» Exercise goal:
Rewrite the records below, substituting "viewer" for every "camera" and leaving all else the same.
— Start Source material —
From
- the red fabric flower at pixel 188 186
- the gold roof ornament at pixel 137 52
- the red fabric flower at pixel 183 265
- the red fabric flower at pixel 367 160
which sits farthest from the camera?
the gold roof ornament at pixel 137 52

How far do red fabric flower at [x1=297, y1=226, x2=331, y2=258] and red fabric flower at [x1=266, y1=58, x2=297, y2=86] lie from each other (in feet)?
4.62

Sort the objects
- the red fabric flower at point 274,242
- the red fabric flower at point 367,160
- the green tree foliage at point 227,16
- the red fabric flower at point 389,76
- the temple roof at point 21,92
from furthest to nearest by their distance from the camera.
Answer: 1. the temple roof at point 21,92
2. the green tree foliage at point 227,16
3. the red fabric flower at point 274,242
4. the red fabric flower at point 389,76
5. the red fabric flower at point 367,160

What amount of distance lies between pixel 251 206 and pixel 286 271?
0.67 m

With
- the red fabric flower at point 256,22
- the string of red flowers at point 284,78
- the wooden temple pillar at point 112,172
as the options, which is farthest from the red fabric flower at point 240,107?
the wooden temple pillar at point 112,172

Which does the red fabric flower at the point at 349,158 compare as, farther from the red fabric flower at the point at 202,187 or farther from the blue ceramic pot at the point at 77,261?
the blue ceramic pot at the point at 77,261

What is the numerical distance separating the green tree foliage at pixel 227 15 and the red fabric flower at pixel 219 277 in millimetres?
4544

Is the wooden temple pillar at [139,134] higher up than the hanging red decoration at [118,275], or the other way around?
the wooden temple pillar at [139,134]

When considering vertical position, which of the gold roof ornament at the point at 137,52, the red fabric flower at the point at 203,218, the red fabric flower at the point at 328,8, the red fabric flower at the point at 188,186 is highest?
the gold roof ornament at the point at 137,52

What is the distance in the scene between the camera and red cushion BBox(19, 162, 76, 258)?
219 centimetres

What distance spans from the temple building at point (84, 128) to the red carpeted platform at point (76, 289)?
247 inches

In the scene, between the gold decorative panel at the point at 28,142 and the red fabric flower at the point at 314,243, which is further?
— End Source material —
» Completed exercise:
From
- the red fabric flower at pixel 188 186
- the gold roof ornament at pixel 137 52
- the red fabric flower at pixel 183 265
- the red fabric flower at pixel 367 160
which sits farthest from the viewer?
the gold roof ornament at pixel 137 52

How far do red fabric flower at [x1=297, y1=226, x2=331, y2=258] and red fabric flower at [x1=266, y1=58, x2=297, y2=86] lie from each other (in feet)?
4.62

Sort the objects
- the red fabric flower at point 274,242
- the red fabric flower at point 367,160
- the green tree foliage at point 227,16
- the red fabric flower at point 389,76
- the temple roof at point 21,92
from furthest to nearest by their distance from the viewer.
Answer: 1. the temple roof at point 21,92
2. the green tree foliage at point 227,16
3. the red fabric flower at point 274,242
4. the red fabric flower at point 389,76
5. the red fabric flower at point 367,160

What amount of distance lies between pixel 251 206 and pixel 286 271?
0.67 m

With
- the red fabric flower at point 256,22
- the string of red flowers at point 284,78
- the wooden temple pillar at point 112,172
as the options, which is farthest from the red fabric flower at point 240,107?
the wooden temple pillar at point 112,172

Which does the red fabric flower at the point at 349,158 compare as, farther from the red fabric flower at the point at 202,187 or farther from the blue ceramic pot at the point at 77,261?
the blue ceramic pot at the point at 77,261

What is the numerical distance separating the green tree foliage at pixel 227 15 and the red fabric flower at pixel 219 277 in millimetres?
4544

Is the wooden temple pillar at [139,134] higher up than the hanging red decoration at [118,275], or the other way around?
the wooden temple pillar at [139,134]

When considering vertical position, which of the gold roof ornament at the point at 137,52, the red fabric flower at the point at 203,218, the red fabric flower at the point at 328,8, the red fabric flower at the point at 188,186 is highest?
the gold roof ornament at the point at 137,52

What is the distance in the scene between the viewer and red cushion BBox(19, 162, 76, 258)?
219 centimetres

What distance spans from the temple building at point (84, 128) to the red carpeted platform at point (76, 289)?
247 inches

In the scene, between the gold decorative panel at the point at 28,142 and the red fabric flower at the point at 314,243, which is further?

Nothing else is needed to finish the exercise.